Esse meliante é o pai de uma tal Mariana, e evadiu-se.
– Foi a tal
que pagou as despesas e comprou a mortalha roxa do enterro?
Eu caí
sentado. Que loucura era aquela? Então aquele cenário era o de um enterro?
Mortalha roxa? Fui ficando mais surpreso e ouvi a voz de Mariana.
– Fui eu
mesma que paguei tudo. Eu gostava dele! Não era um mau sujeito, sabe? Aquela
velha miserável, infeliz! Como pôde fazer uma barbaridade dessas?! E meu pai?
Eu não acredito que ele ajudou a ela nisso! O Gato era bom, era sim!
Um clarão
ofuscou minha vista e nada mais pude ver, nem ouvir.
Ainda não
envelheci, nem terminei a crônica que estava escrevendo, cujo tema era a
“melhor idade”, e me inspirava em dona Suzete. Fui impedido, sem ter culpa de
ter nascido gato.
Felizmente,
terei ainda mais seis vidas. Nas cinco vidas sequentes, escreverei minhas
crônicas, encontrarei outras Marianas, outras senhorinhas solitárias para
acalorar; poderei aprender a ser um gato menos fátuo. Porém, para essa vida que
se aproximava – a segunda – desejei ser consciência.
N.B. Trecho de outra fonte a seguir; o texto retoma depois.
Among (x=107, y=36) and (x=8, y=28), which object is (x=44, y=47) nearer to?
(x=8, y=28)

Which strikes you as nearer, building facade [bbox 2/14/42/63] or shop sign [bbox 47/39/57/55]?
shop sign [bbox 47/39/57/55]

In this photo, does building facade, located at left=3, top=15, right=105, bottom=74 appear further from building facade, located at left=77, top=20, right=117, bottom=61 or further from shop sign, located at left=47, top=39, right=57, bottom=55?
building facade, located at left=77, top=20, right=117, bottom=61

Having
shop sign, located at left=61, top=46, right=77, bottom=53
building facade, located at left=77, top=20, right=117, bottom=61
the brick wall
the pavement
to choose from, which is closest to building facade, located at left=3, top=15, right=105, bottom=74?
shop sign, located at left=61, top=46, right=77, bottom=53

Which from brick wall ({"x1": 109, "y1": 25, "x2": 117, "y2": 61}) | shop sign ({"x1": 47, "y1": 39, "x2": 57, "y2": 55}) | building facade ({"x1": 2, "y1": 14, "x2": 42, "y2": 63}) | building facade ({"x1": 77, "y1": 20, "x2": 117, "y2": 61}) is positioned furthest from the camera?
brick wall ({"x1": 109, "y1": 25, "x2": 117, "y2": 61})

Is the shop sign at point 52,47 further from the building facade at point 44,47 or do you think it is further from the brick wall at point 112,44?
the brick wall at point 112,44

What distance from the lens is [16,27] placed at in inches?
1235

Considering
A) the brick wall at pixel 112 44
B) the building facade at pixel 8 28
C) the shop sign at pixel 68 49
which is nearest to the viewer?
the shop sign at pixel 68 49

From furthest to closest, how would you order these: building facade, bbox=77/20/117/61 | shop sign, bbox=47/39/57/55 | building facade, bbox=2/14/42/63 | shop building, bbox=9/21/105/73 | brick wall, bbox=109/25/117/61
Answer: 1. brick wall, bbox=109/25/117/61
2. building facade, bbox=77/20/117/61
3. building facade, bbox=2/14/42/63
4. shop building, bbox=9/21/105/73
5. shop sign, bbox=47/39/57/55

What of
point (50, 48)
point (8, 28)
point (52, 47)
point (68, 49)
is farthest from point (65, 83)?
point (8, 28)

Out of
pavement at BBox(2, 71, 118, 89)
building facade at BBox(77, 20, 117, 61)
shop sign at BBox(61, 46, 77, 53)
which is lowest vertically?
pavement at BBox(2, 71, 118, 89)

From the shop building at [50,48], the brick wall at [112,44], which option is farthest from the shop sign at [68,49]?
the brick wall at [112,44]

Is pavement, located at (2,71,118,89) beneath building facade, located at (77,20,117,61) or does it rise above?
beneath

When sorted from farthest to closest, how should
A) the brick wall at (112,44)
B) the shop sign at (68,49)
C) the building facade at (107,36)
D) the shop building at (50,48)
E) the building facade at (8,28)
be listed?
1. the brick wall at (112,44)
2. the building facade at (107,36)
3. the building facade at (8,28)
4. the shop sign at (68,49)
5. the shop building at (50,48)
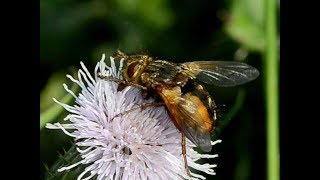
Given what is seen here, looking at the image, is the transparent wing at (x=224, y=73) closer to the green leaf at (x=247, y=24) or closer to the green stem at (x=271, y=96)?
the green stem at (x=271, y=96)

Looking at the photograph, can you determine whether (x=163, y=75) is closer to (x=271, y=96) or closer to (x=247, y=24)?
(x=271, y=96)

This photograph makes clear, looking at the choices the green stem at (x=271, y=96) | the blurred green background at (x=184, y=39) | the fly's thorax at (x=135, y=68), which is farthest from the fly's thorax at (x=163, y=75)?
the blurred green background at (x=184, y=39)

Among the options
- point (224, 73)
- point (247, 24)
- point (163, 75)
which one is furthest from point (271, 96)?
point (247, 24)

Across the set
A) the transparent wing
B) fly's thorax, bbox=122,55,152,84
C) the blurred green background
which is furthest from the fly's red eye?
the blurred green background
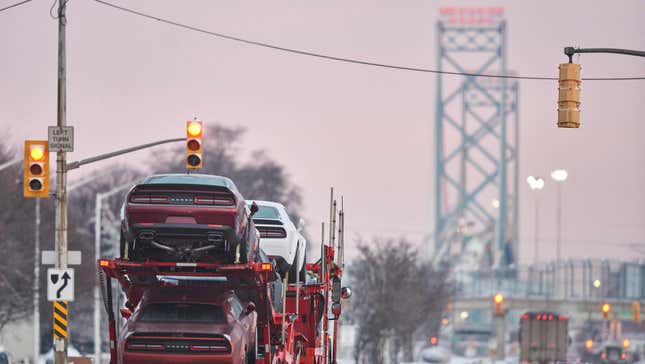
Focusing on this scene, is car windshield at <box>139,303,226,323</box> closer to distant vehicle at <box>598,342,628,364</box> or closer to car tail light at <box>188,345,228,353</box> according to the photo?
car tail light at <box>188,345,228,353</box>

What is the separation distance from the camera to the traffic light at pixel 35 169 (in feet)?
120

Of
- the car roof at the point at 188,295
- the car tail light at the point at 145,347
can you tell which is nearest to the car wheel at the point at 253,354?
the car roof at the point at 188,295

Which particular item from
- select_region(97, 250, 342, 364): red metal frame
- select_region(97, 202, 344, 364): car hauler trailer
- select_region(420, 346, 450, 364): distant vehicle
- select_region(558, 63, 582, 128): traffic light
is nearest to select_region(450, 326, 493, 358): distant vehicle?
select_region(420, 346, 450, 364): distant vehicle

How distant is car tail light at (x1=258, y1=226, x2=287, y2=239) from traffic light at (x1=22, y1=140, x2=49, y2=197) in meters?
5.44

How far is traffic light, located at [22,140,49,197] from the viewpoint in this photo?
120 ft

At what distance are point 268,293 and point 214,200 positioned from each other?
2.37 metres

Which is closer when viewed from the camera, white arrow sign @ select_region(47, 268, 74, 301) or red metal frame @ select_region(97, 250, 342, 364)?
red metal frame @ select_region(97, 250, 342, 364)

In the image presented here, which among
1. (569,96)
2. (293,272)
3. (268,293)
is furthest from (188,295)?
(569,96)

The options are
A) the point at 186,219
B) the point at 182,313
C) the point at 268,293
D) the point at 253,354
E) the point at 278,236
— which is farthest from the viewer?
the point at 278,236

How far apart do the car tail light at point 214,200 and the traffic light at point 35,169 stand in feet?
31.0

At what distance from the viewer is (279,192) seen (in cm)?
12862

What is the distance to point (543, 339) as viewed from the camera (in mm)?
81875

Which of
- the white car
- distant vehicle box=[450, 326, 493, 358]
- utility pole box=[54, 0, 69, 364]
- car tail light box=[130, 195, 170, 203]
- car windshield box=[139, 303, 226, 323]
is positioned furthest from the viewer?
distant vehicle box=[450, 326, 493, 358]

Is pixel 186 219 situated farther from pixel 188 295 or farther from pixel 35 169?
pixel 35 169
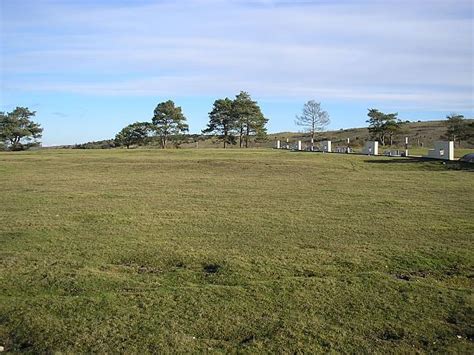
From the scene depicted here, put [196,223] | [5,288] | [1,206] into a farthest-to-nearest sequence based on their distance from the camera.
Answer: [1,206]
[196,223]
[5,288]

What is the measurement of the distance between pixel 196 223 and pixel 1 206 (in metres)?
5.15

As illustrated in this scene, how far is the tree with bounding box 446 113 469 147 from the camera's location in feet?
174

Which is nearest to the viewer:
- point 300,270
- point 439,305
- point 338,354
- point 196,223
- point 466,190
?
point 338,354

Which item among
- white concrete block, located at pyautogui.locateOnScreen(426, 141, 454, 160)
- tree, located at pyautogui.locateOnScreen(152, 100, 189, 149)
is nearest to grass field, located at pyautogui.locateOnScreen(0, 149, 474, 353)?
white concrete block, located at pyautogui.locateOnScreen(426, 141, 454, 160)

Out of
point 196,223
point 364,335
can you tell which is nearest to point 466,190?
point 196,223

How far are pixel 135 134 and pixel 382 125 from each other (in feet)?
97.8

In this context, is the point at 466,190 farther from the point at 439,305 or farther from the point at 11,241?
the point at 11,241

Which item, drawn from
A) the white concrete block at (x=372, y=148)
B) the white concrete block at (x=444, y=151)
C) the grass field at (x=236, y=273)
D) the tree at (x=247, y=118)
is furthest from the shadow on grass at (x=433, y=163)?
the tree at (x=247, y=118)

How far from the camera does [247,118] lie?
54.1 m

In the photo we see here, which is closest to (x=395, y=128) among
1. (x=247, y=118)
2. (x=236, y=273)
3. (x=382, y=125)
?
(x=382, y=125)

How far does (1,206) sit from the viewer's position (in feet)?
36.0

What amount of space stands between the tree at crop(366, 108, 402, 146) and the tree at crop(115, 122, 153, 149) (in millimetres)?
27602

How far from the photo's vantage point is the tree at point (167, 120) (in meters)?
52.2

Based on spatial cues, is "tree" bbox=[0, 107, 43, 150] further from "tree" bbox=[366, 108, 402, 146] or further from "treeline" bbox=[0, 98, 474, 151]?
"tree" bbox=[366, 108, 402, 146]
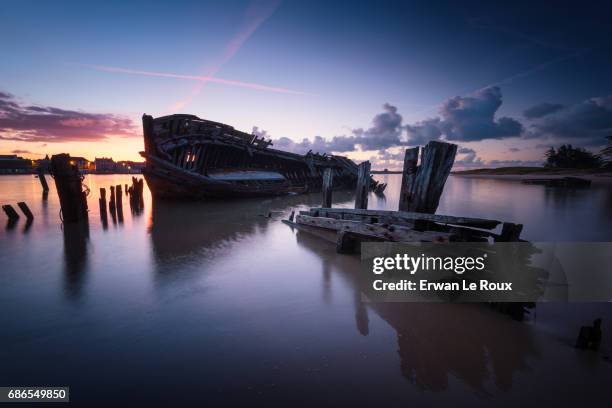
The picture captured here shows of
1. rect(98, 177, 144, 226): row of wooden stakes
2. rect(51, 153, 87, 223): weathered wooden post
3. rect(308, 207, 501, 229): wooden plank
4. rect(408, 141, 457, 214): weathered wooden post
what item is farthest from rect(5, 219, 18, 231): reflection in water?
rect(408, 141, 457, 214): weathered wooden post

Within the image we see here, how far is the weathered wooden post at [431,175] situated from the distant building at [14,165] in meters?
126

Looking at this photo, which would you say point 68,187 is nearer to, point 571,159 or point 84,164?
point 571,159

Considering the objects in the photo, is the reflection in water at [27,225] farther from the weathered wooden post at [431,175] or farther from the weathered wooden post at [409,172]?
the weathered wooden post at [431,175]

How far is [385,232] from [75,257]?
25.4ft

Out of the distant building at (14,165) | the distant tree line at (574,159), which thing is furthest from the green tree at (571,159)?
the distant building at (14,165)

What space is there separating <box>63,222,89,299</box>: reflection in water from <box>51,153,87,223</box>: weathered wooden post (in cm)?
52

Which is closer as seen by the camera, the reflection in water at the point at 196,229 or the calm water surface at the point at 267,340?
the calm water surface at the point at 267,340

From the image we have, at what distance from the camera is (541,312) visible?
13.5ft

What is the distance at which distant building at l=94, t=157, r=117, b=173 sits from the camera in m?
131

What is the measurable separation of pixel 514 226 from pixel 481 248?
541 millimetres

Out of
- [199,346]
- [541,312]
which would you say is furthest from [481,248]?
[199,346]

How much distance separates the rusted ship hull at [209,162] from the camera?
15.4m

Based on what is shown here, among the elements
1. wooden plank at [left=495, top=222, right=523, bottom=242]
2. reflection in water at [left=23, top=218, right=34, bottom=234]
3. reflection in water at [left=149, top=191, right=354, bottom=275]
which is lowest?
reflection in water at [left=23, top=218, right=34, bottom=234]

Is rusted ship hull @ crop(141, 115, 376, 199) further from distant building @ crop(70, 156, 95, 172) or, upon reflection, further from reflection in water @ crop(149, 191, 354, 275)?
distant building @ crop(70, 156, 95, 172)
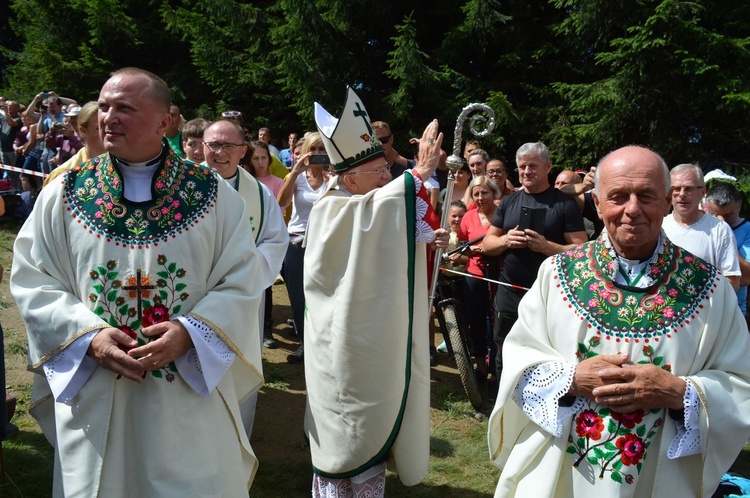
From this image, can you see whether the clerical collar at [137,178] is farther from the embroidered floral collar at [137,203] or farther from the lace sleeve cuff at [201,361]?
the lace sleeve cuff at [201,361]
Desejei do meu âmago, com
a força das profundidades, a força de quem foi traído em seu sentimento mais
puro. Não desejei ser uma consciência qualquer ou a consciência de qualquer um.
Almejei reviver como a consciência de minha assassina solitária, com quem fui
completo cavalheiro. Concentrei-me nela.
Dona Suzete
foi encontrada morta, poucas horas depois, vítima de parada cardíaca.
Ainda não
existe diagnóstico capaz de apontar a consciência como causa mortis.